*Work instructions:*
Render all of the material below as a JSON list of strings, one string per line, with blank lines omitted. Leave the pictures out.

*Excerpted records:*

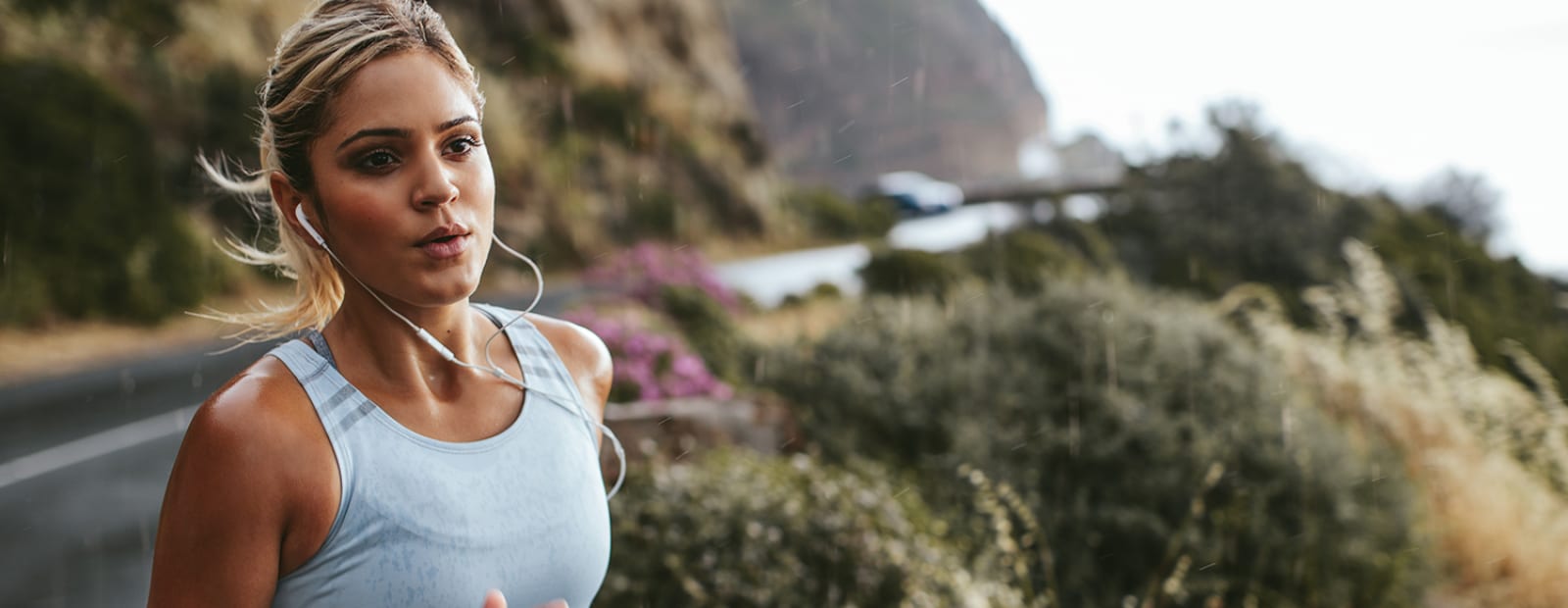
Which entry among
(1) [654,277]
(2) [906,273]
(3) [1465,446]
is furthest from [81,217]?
(3) [1465,446]

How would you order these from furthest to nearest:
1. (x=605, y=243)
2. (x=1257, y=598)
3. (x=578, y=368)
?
(x=605, y=243) < (x=1257, y=598) < (x=578, y=368)

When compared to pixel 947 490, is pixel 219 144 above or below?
above

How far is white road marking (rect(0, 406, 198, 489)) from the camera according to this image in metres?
6.20

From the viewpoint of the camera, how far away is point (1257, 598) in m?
5.15

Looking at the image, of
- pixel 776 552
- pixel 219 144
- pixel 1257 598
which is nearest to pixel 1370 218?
pixel 1257 598

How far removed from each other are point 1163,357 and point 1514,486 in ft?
8.97

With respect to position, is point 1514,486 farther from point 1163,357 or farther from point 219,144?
point 219,144

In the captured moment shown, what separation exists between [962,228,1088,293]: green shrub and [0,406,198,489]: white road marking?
9.11 m

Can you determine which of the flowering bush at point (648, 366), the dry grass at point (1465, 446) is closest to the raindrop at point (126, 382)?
the flowering bush at point (648, 366)

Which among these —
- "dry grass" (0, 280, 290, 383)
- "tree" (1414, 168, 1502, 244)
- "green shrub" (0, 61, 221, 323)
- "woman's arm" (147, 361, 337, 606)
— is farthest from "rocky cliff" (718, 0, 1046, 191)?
"woman's arm" (147, 361, 337, 606)

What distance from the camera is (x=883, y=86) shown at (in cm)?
7044

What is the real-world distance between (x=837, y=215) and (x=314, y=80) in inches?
1088

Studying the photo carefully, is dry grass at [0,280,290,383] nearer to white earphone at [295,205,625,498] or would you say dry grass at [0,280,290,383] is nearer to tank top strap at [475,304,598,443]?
tank top strap at [475,304,598,443]

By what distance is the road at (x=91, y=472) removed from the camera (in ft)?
15.6
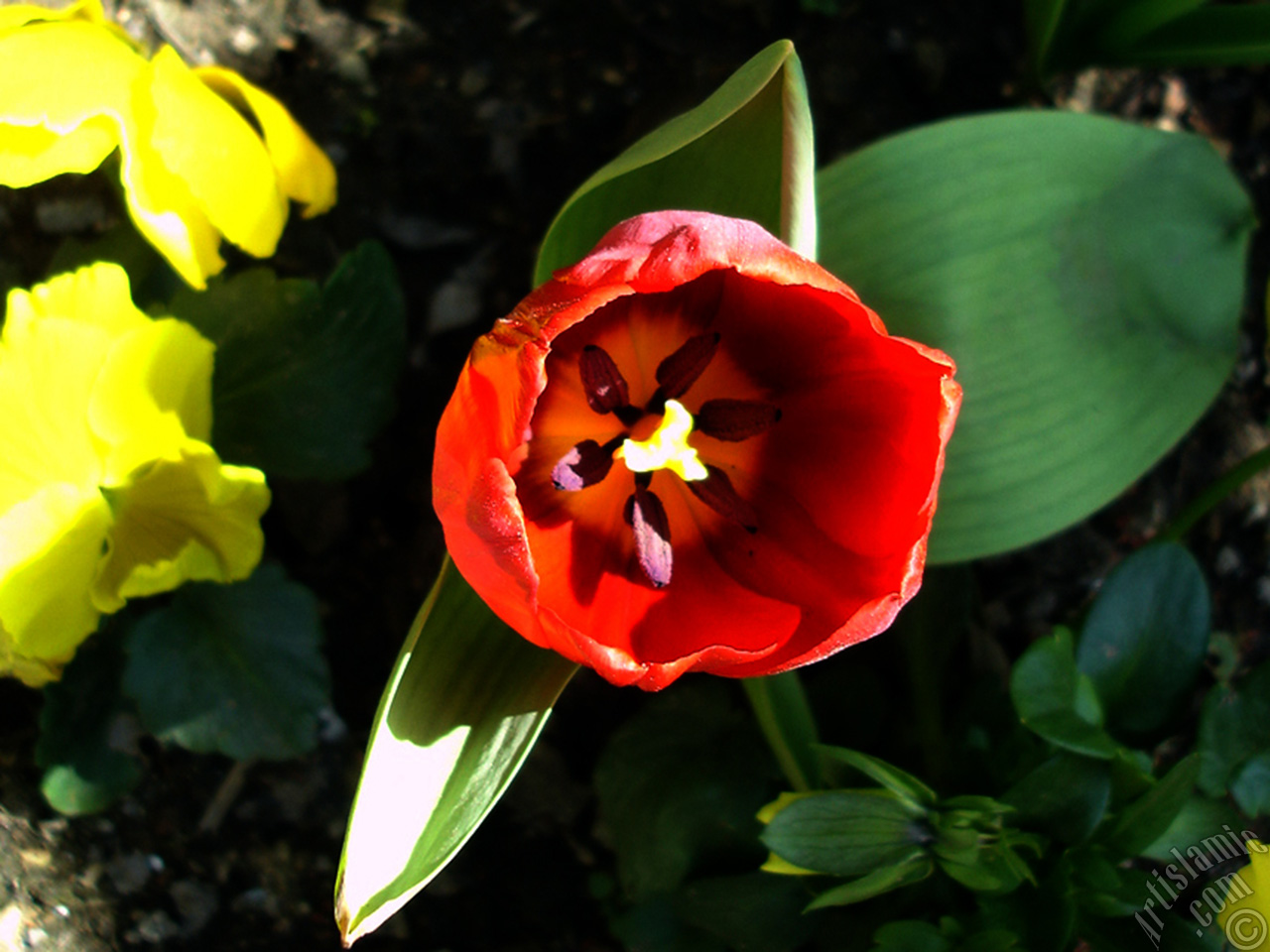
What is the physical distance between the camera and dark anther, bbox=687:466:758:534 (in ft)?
2.71

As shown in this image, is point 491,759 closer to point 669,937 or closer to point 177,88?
point 669,937

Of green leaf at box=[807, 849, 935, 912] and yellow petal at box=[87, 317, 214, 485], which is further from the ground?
yellow petal at box=[87, 317, 214, 485]

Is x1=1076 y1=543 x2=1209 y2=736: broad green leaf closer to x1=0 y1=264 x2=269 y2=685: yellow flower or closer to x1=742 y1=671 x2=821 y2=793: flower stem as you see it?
x1=742 y1=671 x2=821 y2=793: flower stem

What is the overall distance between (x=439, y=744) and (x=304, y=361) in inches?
15.5

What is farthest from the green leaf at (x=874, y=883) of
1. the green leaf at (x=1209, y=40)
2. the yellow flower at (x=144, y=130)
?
the green leaf at (x=1209, y=40)

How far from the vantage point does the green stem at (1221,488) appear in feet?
3.14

*Solution to this exercise:*
[
  "Which entry among",
  "(1) [654,277]",
  "(2) [906,273]",
  "(3) [1465,446]",
  "is furthest from [81,217]?",
  "(3) [1465,446]",
  "How would you order these from furthest to nearest:",
  "1. (x=605, y=243)",
  "2. (x=1257, y=598)",
  "3. (x=578, y=368)",
  "?",
  "(x=605, y=243) < (x=1257, y=598) < (x=578, y=368)",
  "When compared to pixel 947 490, is pixel 219 144 above or below?",
  "above",
  "How far is white road marking (rect(0, 406, 198, 489)) from the camera according to this image in metres?",
  "6.20",
  "From the viewpoint of the camera, how far away is point (1257, 598) in m?",
  "5.15",
  "Looking at the image, of",
  "- pixel 776 552",
  "- pixel 219 144",
  "- pixel 1257 598",
  "which is nearest to pixel 1370 218?",
  "pixel 1257 598",
  "How far removed from each other are point 1163,357 and point 1514,486 in ft?",
  "8.97",
  "With respect to position, is point 1514,486 farther from point 1163,357 or farther from point 219,144?",
  "point 219,144",
  "In the captured moment shown, what separation exists between [962,228,1088,293]: green shrub and [0,406,198,489]: white road marking?",
  "9.11 m",
  "Can you determine which of the flowering bush at point (648, 366), the dry grass at point (1465, 446) is closest to the raindrop at point (126, 382)?",
  "the flowering bush at point (648, 366)",
  "Which among these —",
  "- \"dry grass\" (0, 280, 290, 383)",
  "- \"tree\" (1414, 168, 1502, 244)",
  "- \"green shrub\" (0, 61, 221, 323)",
  "- \"woman's arm\" (147, 361, 337, 606)",
  "— is farthest from \"rocky cliff\" (718, 0, 1046, 191)?",
  "\"woman's arm\" (147, 361, 337, 606)",
  "What distance from the camera is (x=883, y=86) shown at (in cm)?",
  "7044",
  "What is the real-world distance between (x=837, y=215) and (x=314, y=80) in inches?",
  "1088",
  "Studying the photo carefully, is dry grass at [0,280,290,383] nearer to white earphone at [295,205,625,498] or would you say dry grass at [0,280,290,383] is nearer to tank top strap at [475,304,598,443]?",
  "tank top strap at [475,304,598,443]",
  "By what distance is the road at (x=91, y=472) removed from the camera (in ft)?",
  "15.6",
  "What is the physical distance between the camera and dark anther, bbox=687:466:758:534 (in ft)?",
  "2.71",
  "As shown in this image, is point 491,759 closer to point 669,937 or closer to point 177,88?",
  "point 669,937",
  "Of green leaf at box=[807, 849, 935, 912] and yellow petal at box=[87, 317, 214, 485], which is further from the ground?",
  "yellow petal at box=[87, 317, 214, 485]",
  "Is x1=1076 y1=543 x2=1209 y2=736: broad green leaf closer to x1=0 y1=264 x2=269 y2=685: yellow flower or closer to x1=742 y1=671 x2=821 y2=793: flower stem as you see it?",
  "x1=742 y1=671 x2=821 y2=793: flower stem",
  "What is the overall distance between (x=439, y=744) and (x=304, y=361) in inches?",
  "15.5",
  "What is farthest from the green leaf at (x=874, y=883) of",
  "1. the green leaf at (x=1209, y=40)",
  "2. the yellow flower at (x=144, y=130)",
  "?",
  "the green leaf at (x=1209, y=40)",
  "How far from the vantage point does the green stem at (1221,488) appear in feet?",
  "3.14"
]